DO THIS> Rewrite all the records, changing "viewer" to "observer" wherever it occurs and leaving everything else untouched. Omit the pictures from your answer.

DATA SUPPLIED>
※
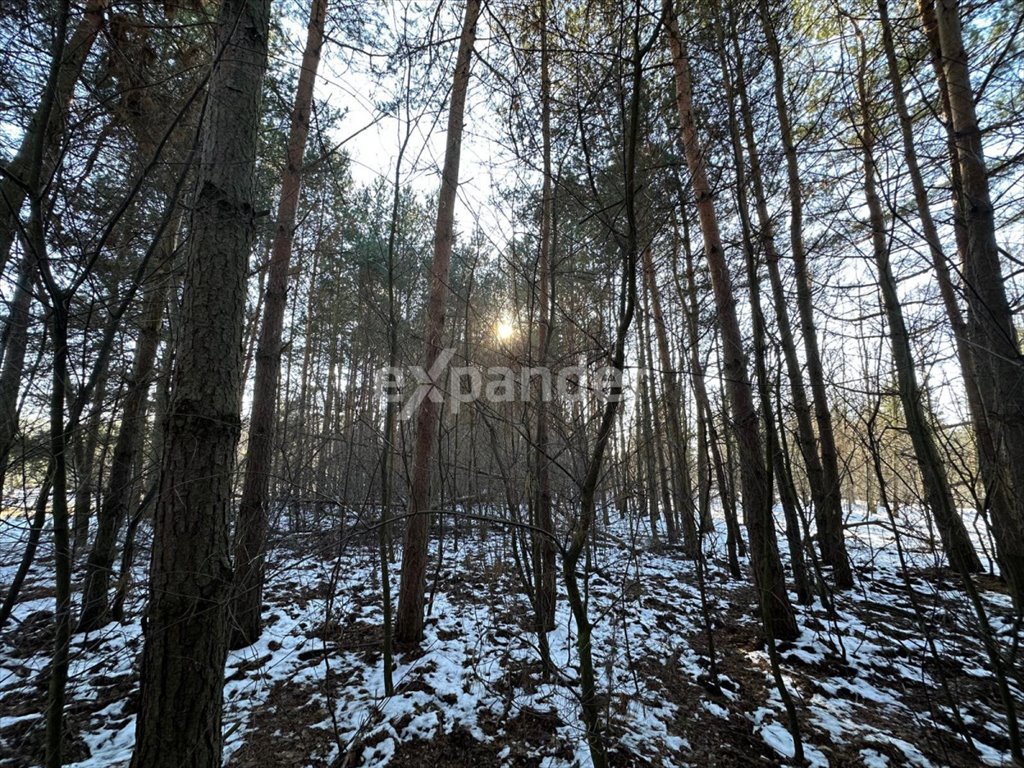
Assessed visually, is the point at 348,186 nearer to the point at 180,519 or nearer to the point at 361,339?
the point at 361,339

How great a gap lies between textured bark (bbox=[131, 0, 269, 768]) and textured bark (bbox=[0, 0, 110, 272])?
40cm

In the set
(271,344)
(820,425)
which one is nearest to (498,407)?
(271,344)

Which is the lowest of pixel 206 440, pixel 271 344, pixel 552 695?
pixel 552 695

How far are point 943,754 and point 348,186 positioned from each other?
1200 cm

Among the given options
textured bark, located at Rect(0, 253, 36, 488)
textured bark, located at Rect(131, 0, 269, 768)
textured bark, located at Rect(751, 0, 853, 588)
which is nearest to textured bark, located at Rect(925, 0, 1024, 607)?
textured bark, located at Rect(751, 0, 853, 588)

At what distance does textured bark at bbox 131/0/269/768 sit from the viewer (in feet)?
3.91

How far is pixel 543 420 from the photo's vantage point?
280 centimetres

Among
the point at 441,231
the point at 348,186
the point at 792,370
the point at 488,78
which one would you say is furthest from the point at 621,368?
the point at 348,186

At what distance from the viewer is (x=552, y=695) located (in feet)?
8.93

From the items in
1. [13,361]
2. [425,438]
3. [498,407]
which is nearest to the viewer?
[13,361]

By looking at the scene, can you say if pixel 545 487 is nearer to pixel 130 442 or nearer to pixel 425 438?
pixel 425 438

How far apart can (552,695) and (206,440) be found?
2.71 m

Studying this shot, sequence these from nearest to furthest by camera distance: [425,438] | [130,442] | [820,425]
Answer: [425,438]
[130,442]
[820,425]

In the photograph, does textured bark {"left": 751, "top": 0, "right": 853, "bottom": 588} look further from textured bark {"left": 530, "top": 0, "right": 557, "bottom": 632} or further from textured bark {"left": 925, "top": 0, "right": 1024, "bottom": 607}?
textured bark {"left": 530, "top": 0, "right": 557, "bottom": 632}
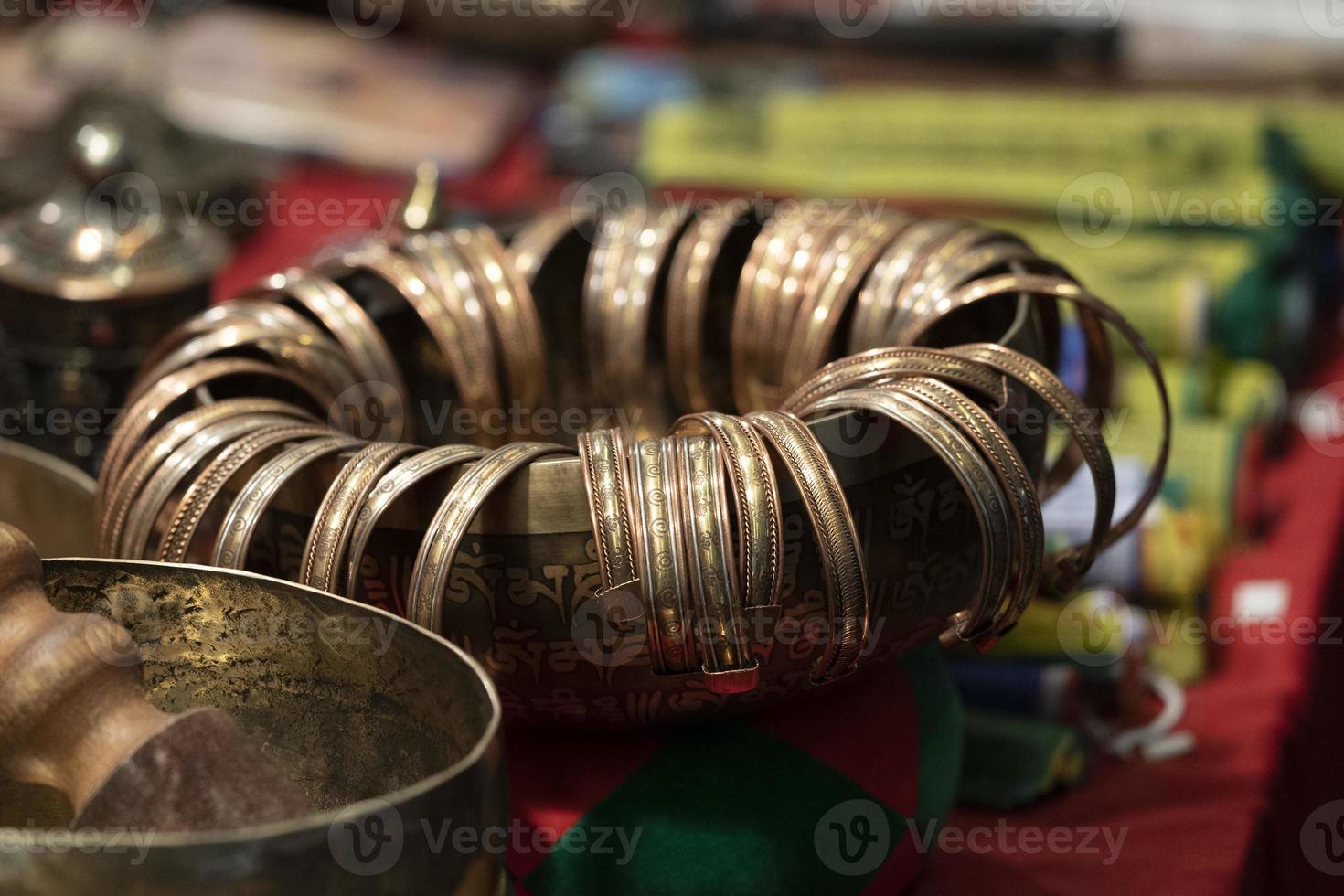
※
SOLVED PROBLEM>
Assessed visually, is the point at 348,186 nearer to the point at 180,519 or nearer to the point at 361,339?
the point at 361,339

How great a gap lies between textured bark (bbox=[131, 0, 269, 768]) and textured bark (bbox=[0, 0, 110, 272])?
40cm

In the set
(271,344)
(820,425)
which one is nearest to (498,407)?
(271,344)

Which is the lowest of pixel 206 440, pixel 271 344, pixel 552 695?
pixel 552 695

How far are point 943,754 and point 348,186 positioned from each other?
1200 cm

Among the given options
textured bark, located at Rect(0, 253, 36, 488)
textured bark, located at Rect(131, 0, 269, 768)
textured bark, located at Rect(751, 0, 853, 588)
which is nearest to textured bark, located at Rect(925, 0, 1024, 607)?
textured bark, located at Rect(751, 0, 853, 588)

At what distance does textured bark at bbox 131/0/269/768 sit from the observer (in feet)?
3.91

How far is pixel 543 420 from the photo's vantage point?
280 centimetres

Among
the point at 441,231
the point at 348,186
the point at 792,370
the point at 488,78
which one would you say is furthest from the point at 621,368?
the point at 348,186

At what distance from the observer is (x=552, y=695) located (in feet)?
8.93

From the items in
1. [13,361]
2. [425,438]
3. [498,407]
which is nearest to the observer?
[13,361]

By looking at the scene, can you say if pixel 545 487 is nearer to pixel 130 442 or nearer to pixel 425 438?
pixel 425 438

How far apart can (552,695) and (206,440) be found?
2.71 m

Studying this shot, sequence these from nearest to furthest by camera distance: [425,438] | [130,442] | [820,425]
Answer: [425,438]
[130,442]
[820,425]

In the photograph, does textured bark {"left": 751, "top": 0, "right": 853, "bottom": 588} look further from textured bark {"left": 530, "top": 0, "right": 557, "bottom": 632} or further from textured bark {"left": 925, "top": 0, "right": 1024, "bottom": 607}?
textured bark {"left": 530, "top": 0, "right": 557, "bottom": 632}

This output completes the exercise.